WHAT TO WORK ON: Leaving out every picture, quote the data below exactly as it appears.

INFORMATION SUPPLIED:
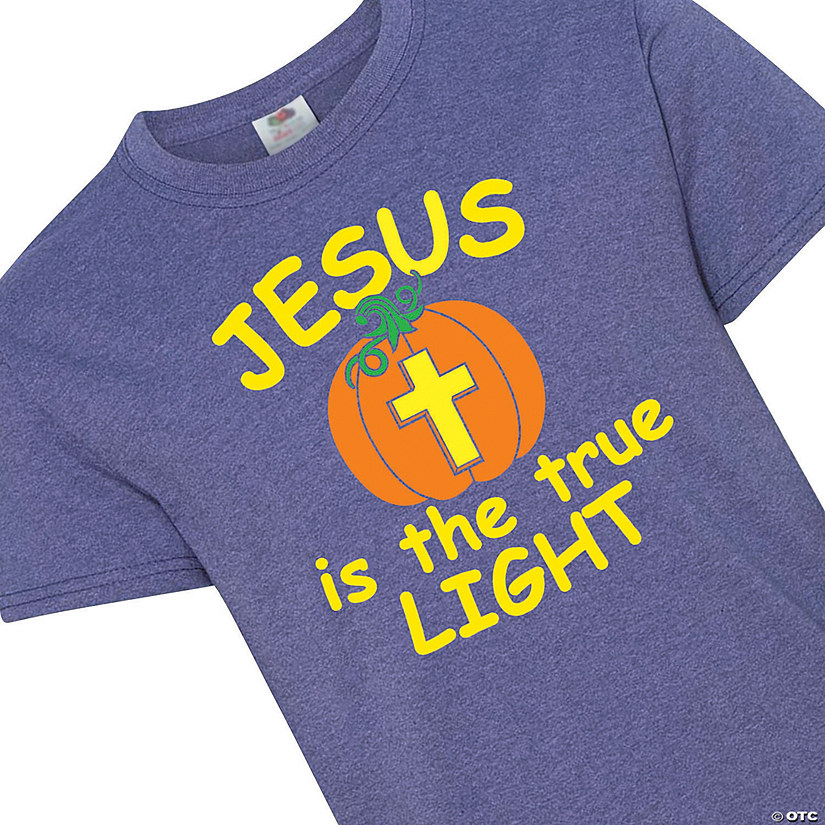 Jesus Is the True Light Youth T-Shirt Image Thumbnail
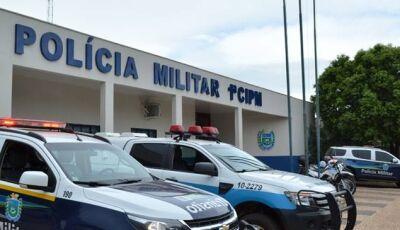 Homem ameaça, persegue ex-mulher até sede da PM é preso em flagrante, em Bonito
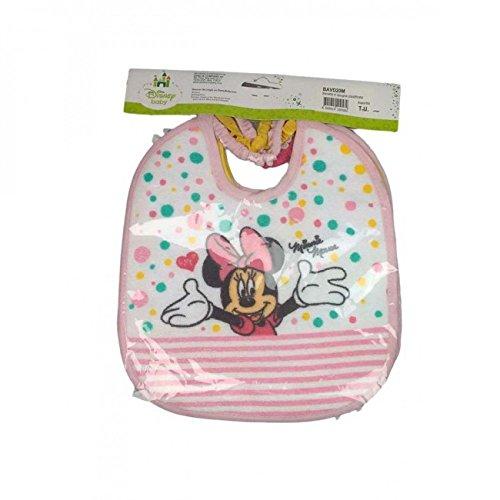 Confezione 6 pezzi bavetta bavaglino bavagli bimba neonato Disney baby Minnie TU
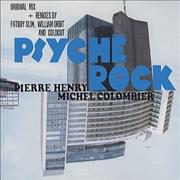 Click here for more info about 'Pierre Henry - Psyche Rock'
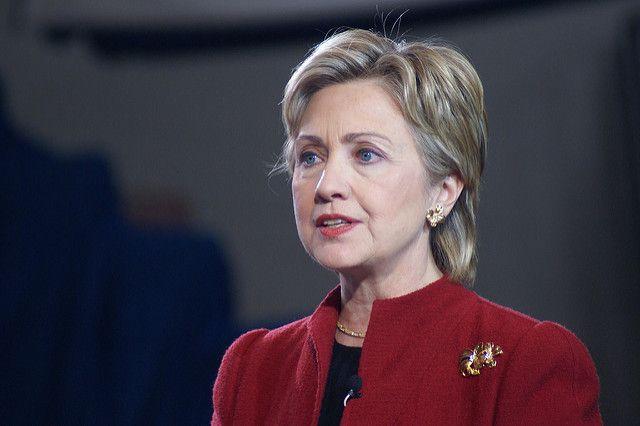 Secretario de Estado-Clinton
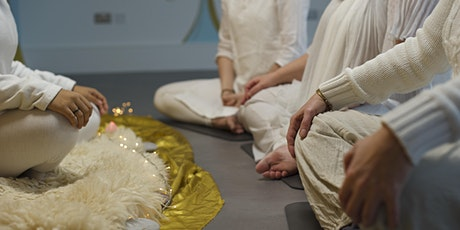 Kundalini Yoga to Elevate Heartiness tickets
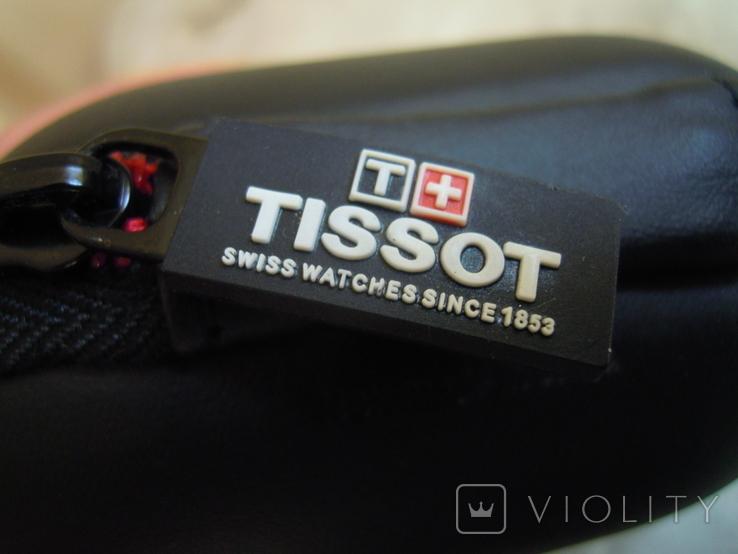 Футляр для годинника Tissot. Чехол, фото №9
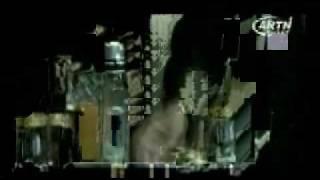 Vorogayt - Episode 51 Part 2 : April 20, 2009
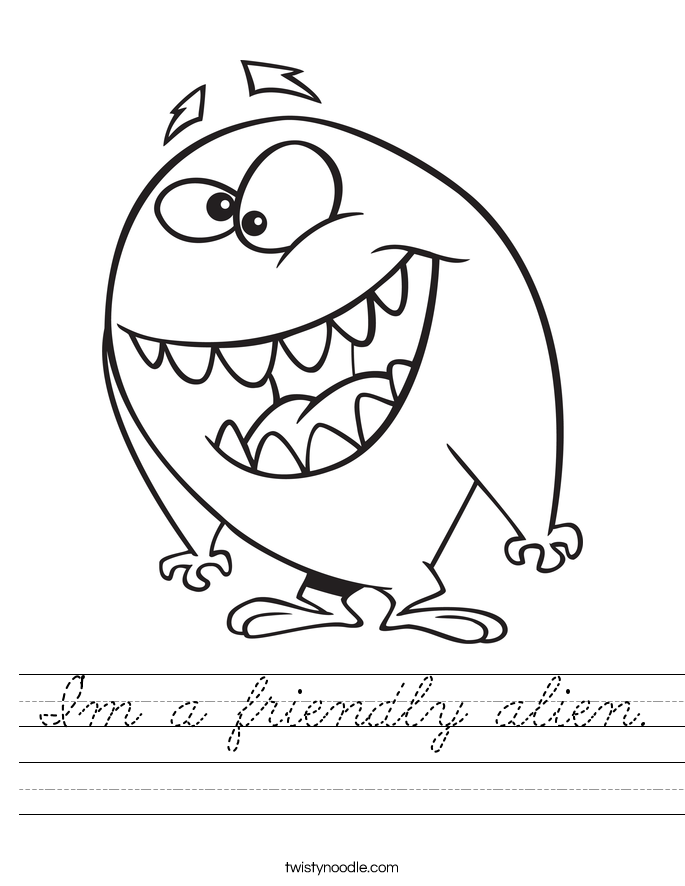 I'm a friendly alien. Worksheet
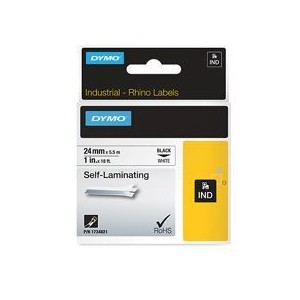 Dymo 1734821 24mm Black on White Self Laminating Tape - S0773860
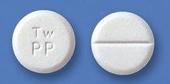 プロプラノロール塩酸塩錠10mg「トーワ」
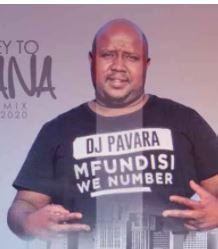 Dj Pavara – Journey to Havana Festive Mix (Mfundisi we Number Session) mp3 download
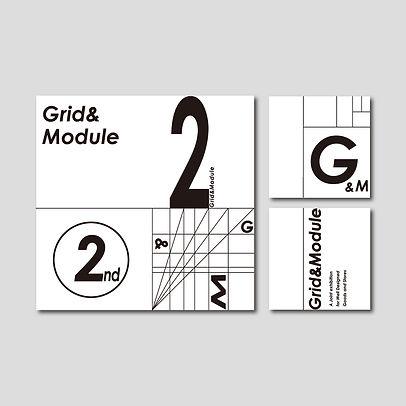 G&M MV スクエア1080-100.jpg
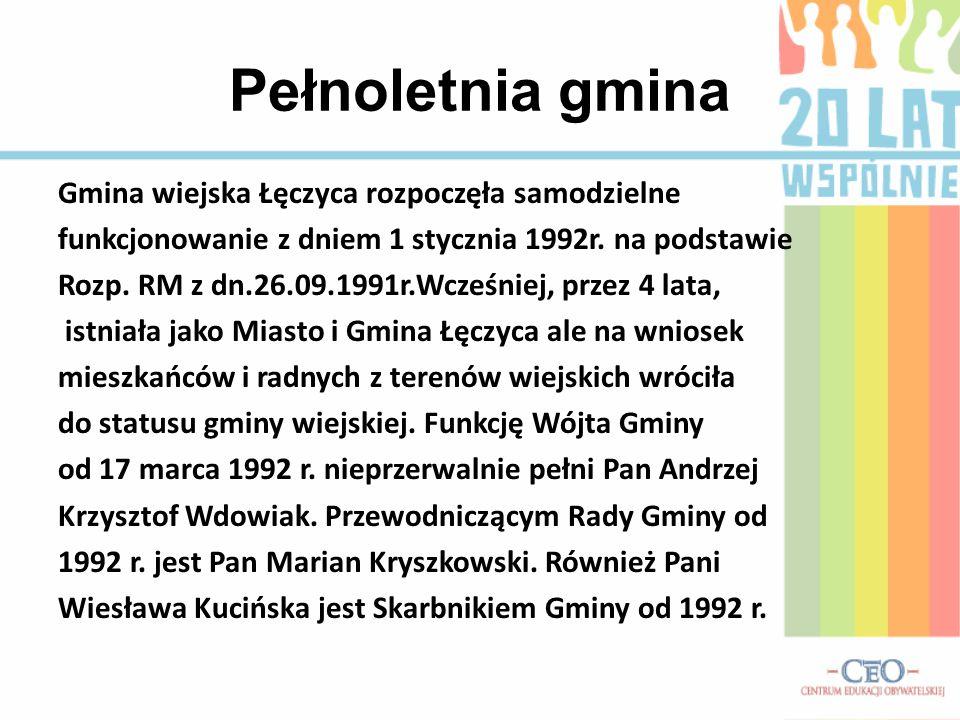 Pełnoletnia gmina Gmina wiejska Łęczyca rozpoczęła samodzielne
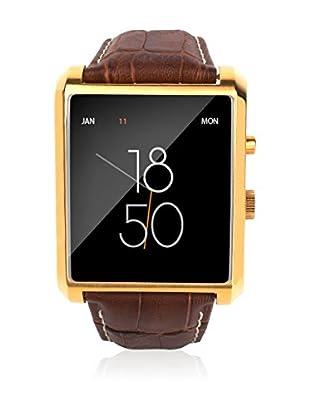 F&P Smartwatch Unisex Dr Marrón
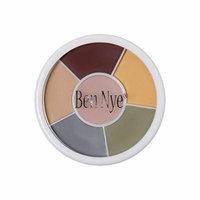 Ben Nye Death Makeup Wheel Makeup DW (1 oz/28 gm)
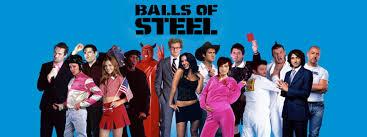 Balls Of Steel: Season 3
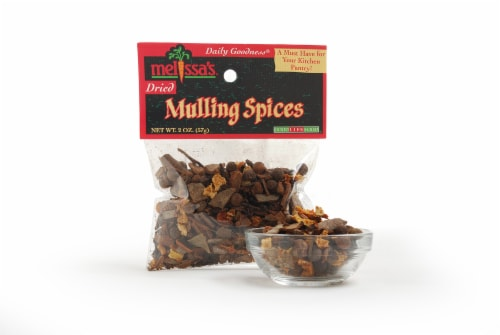 Melissa's Dried Mulling Spices Perspective: front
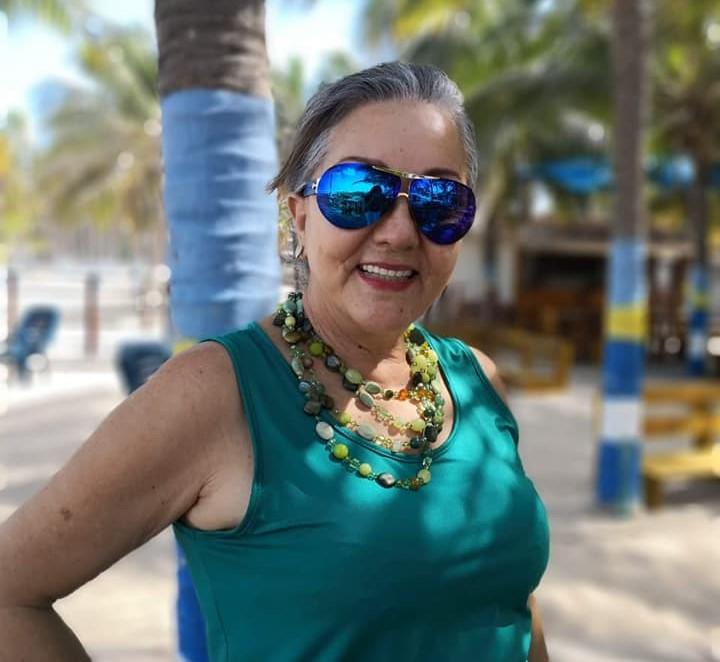 https://www.notasrosas.com/Ruth Berardinelli Zárate: la dama guajira, que más amaba a Riohacha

FINISHED EXERCISE:
 Jesus Is the True Light Youth T-Shirt Image Thumbnail
 Homem ameaça, persegue ex-mulher até sede da PM é preso em flagrante, em Bonito
 Confezione 6 pezzi bavetta bavaglino bavagli bimba neonato Disney baby Minnie TU
 Click here for more info about 'Pierre Henry - Psyche Rock'
 Secretario de Estado-Clinton
 Kundalini Yoga to Elevate Heartiness tickets
 Футляр для годинника Tissot. Чехол, фото №9
 Vorogayt - Episode 51 Part 2 : April 20, 2009
 I'm a friendly alien. Worksheet
 Dymo 1734821 24mm Black on White Self Laminating Tape - S0773860
 プロプラノロール塩酸塩錠10mg「トーワ」
 Dj Pavara – Journey to Havana Festive Mix (Mfundisi we Number Session) mp3 download
 G&M MV スクエア1080-100.jpg
 Pełnoletnia gmina Gmina wiejska Łęczyca rozpoczęła samodzielne
 F&P Smartwatch Unisex Dr Marrón
 Ben Nye Death Makeup Wheel Makeup DW (1 oz/28 gm)
 Balls Of Steel: Season 3
 Melissa's Dried Mulling Spices Perspective: front
 https://www.notasrosas.com/Ruth Berardinelli Zárate: la dama guajira, que más amaba a Riohacha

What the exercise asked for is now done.